Turn all of the items below into one numbered list of their lines, leaving out any blank lines.

★ ★ ★ ★ ★

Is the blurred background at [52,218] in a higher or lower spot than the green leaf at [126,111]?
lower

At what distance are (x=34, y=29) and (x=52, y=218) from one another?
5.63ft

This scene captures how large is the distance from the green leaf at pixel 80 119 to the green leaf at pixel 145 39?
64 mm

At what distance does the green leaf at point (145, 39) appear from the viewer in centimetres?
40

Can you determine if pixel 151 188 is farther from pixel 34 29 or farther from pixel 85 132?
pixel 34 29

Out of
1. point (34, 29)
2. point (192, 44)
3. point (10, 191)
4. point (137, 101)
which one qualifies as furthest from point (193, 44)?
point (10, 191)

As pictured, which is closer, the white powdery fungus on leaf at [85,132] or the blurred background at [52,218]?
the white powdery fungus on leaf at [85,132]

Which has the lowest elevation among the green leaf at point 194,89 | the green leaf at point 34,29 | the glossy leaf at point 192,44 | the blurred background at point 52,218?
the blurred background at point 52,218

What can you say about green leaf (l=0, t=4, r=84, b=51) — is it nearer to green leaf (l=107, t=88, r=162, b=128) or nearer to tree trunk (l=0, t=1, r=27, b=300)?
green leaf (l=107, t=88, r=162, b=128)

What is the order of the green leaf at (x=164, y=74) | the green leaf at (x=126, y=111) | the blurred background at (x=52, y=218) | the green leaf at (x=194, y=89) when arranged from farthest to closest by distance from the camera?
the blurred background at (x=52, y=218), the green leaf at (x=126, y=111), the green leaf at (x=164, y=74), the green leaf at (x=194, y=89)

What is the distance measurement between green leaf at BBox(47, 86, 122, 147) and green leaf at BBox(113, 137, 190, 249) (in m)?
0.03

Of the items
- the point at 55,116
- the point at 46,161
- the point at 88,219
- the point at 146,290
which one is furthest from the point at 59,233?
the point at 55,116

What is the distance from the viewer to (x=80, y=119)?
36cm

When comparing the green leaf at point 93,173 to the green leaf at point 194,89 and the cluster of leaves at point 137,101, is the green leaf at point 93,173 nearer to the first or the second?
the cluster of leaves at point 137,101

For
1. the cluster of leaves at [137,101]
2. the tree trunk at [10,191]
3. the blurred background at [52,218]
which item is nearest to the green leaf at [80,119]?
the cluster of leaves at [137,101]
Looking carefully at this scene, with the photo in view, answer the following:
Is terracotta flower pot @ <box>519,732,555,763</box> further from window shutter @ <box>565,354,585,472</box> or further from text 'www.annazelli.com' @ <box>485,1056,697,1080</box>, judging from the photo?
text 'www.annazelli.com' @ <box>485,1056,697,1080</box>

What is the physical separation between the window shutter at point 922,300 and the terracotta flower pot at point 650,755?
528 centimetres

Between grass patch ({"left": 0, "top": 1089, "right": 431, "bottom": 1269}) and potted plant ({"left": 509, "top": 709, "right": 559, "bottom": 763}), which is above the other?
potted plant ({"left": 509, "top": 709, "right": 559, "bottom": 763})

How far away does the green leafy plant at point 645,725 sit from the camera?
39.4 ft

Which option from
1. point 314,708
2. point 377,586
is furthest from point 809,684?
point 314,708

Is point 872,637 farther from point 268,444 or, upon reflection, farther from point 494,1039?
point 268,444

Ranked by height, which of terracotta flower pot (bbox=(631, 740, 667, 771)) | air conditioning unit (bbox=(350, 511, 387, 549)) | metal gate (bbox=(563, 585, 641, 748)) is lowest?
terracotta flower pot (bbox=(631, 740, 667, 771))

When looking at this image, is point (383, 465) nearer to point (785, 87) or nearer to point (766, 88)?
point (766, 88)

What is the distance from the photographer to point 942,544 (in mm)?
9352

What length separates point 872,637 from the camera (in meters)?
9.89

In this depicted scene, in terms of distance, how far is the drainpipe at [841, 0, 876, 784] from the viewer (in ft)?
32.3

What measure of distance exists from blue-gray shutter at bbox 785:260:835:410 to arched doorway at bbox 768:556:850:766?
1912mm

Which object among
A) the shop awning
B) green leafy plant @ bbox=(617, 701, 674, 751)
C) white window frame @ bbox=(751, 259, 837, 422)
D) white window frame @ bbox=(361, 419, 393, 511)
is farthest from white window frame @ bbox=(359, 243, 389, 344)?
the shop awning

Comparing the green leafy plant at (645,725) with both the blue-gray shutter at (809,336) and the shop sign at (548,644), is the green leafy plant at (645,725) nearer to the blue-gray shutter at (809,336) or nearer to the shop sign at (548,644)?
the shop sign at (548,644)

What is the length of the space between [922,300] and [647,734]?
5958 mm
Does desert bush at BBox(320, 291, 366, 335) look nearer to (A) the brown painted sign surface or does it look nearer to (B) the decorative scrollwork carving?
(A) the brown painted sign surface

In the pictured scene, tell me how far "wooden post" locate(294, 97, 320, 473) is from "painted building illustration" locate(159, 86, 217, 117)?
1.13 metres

★ ★ ★ ★ ★

**Solution to the problem:**
1. Is the blurred background at [52,218] in a higher or lower spot than the green leaf at [126,111]?
2. lower
3. At what distance are (x=34, y=29) and (x=52, y=218) from one another?
4. 5.63ft
5. This scene captures how large is the distance from the green leaf at pixel 80 119 to the green leaf at pixel 145 39?
6. 64 mm
7. At what distance does the green leaf at point (145, 39) appear from the viewer in centimetres?
8. 40
9. Can you determine if pixel 151 188 is farther from pixel 34 29 or farther from pixel 85 132?
10. pixel 34 29
11. Out of
12. 1. point (34, 29)
13. 2. point (192, 44)
14. 3. point (10, 191)
15. 4. point (137, 101)
16. which one qualifies as furthest from point (193, 44)?
17. point (10, 191)
18. As pictured, which is closer, the white powdery fungus on leaf at [85,132] or the blurred background at [52,218]?
19. the white powdery fungus on leaf at [85,132]
20. Which has the lowest elevation among the green leaf at point 194,89 | the green leaf at point 34,29 | the glossy leaf at point 192,44 | the blurred background at point 52,218?
21. the blurred background at point 52,218
22. What can you say about green leaf (l=0, t=4, r=84, b=51) — is it nearer to green leaf (l=107, t=88, r=162, b=128) or nearer to tree trunk (l=0, t=1, r=27, b=300)?
23. green leaf (l=107, t=88, r=162, b=128)
24. What is the order of the green leaf at (x=164, y=74) | the green leaf at (x=126, y=111) | the blurred background at (x=52, y=218) | the green leaf at (x=194, y=89) when arranged from farthest to closest by distance from the camera?
25. the blurred background at (x=52, y=218), the green leaf at (x=126, y=111), the green leaf at (x=164, y=74), the green leaf at (x=194, y=89)
26. What is the distance measurement between green leaf at BBox(47, 86, 122, 147) and green leaf at BBox(113, 137, 190, 249) (in m)?
27. 0.03
28. Of the items
29. - the point at 55,116
30. - the point at 46,161
31. - the point at 88,219
32. - the point at 146,290
33. which one is furthest from the point at 59,233?
34. the point at 55,116
35. What is the distance from the viewer to (x=80, y=119)?
36. 36cm
37. When comparing the green leaf at point 93,173 to the green leaf at point 194,89 and the cluster of leaves at point 137,101, is the green leaf at point 93,173 nearer to the first or the second?
38. the cluster of leaves at point 137,101
39. For
40. 1. the cluster of leaves at [137,101]
41. 2. the tree trunk at [10,191]
42. 3. the blurred background at [52,218]
43. which item is nearest to the green leaf at [80,119]?
44. the cluster of leaves at [137,101]
45. Looking carefully at this scene, with the photo in view, answer the following:
46. Is terracotta flower pot @ <box>519,732,555,763</box> further from window shutter @ <box>565,354,585,472</box> or further from text 'www.annazelli.com' @ <box>485,1056,697,1080</box>, judging from the photo?
47. text 'www.annazelli.com' @ <box>485,1056,697,1080</box>
48. What is the physical separation between the window shutter at point 922,300 and the terracotta flower pot at point 650,755?
49. 528 centimetres
50. Between grass patch ({"left": 0, "top": 1089, "right": 431, "bottom": 1269}) and potted plant ({"left": 509, "top": 709, "right": 559, "bottom": 763}), which is above the other?
51. potted plant ({"left": 509, "top": 709, "right": 559, "bottom": 763})
52. How far away does the green leafy plant at point 645,725 sit from the camera?
53. 39.4 ft
54. Which option from
55. 1. point 314,708
56. 2. point 377,586
57. is furthest from point 809,684?
58. point 314,708
59. Is point 872,637 farther from point 268,444 or, upon reflection, farther from point 494,1039?
60. point 268,444
61. Ranked by height, which of terracotta flower pot (bbox=(631, 740, 667, 771)) | air conditioning unit (bbox=(350, 511, 387, 549)) | metal gate (bbox=(563, 585, 641, 748)) is lowest?
62. terracotta flower pot (bbox=(631, 740, 667, 771))
63. When looking at this image, is point (383, 465) nearer to point (785, 87) or nearer to point (766, 88)?
64. point (766, 88)
65. What is the distance from the photographer to point 942,544 (in mm)?
66. 9352
67. What length separates point 872,637 from the camera (in meters)?
68. 9.89
69. In this depicted scene, in terms of distance, how far is the drainpipe at [841, 0, 876, 784] from the viewer (in ft)?
70. 32.3
71. What measure of distance exists from blue-gray shutter at bbox 785:260:835:410 to arched doorway at bbox 768:556:850:766?
72. 1912mm
73. Which object among
74. A) the shop awning
75. B) green leafy plant @ bbox=(617, 701, 674, 751)
76. C) white window frame @ bbox=(751, 259, 837, 422)
77. D) white window frame @ bbox=(361, 419, 393, 511)
78. is farthest from white window frame @ bbox=(359, 243, 389, 344)?
79. the shop awning
80. Comparing the green leafy plant at (645,725) with both the blue-gray shutter at (809,336) and the shop sign at (548,644), is the green leafy plant at (645,725) nearer to the blue-gray shutter at (809,336) or nearer to the shop sign at (548,644)?
81. the shop sign at (548,644)
82. What is the length of the space between [922,300] and [647,734]?
83. 5958 mm
84. Does desert bush at BBox(320, 291, 366, 335) look nearer to (A) the brown painted sign surface or does it look nearer to (B) the decorative scrollwork carving?
85. (A) the brown painted sign surface
86. In the pictured scene, tell me how far "wooden post" locate(294, 97, 320, 473) is from "painted building illustration" locate(159, 86, 217, 117)?
87. 1.13 metres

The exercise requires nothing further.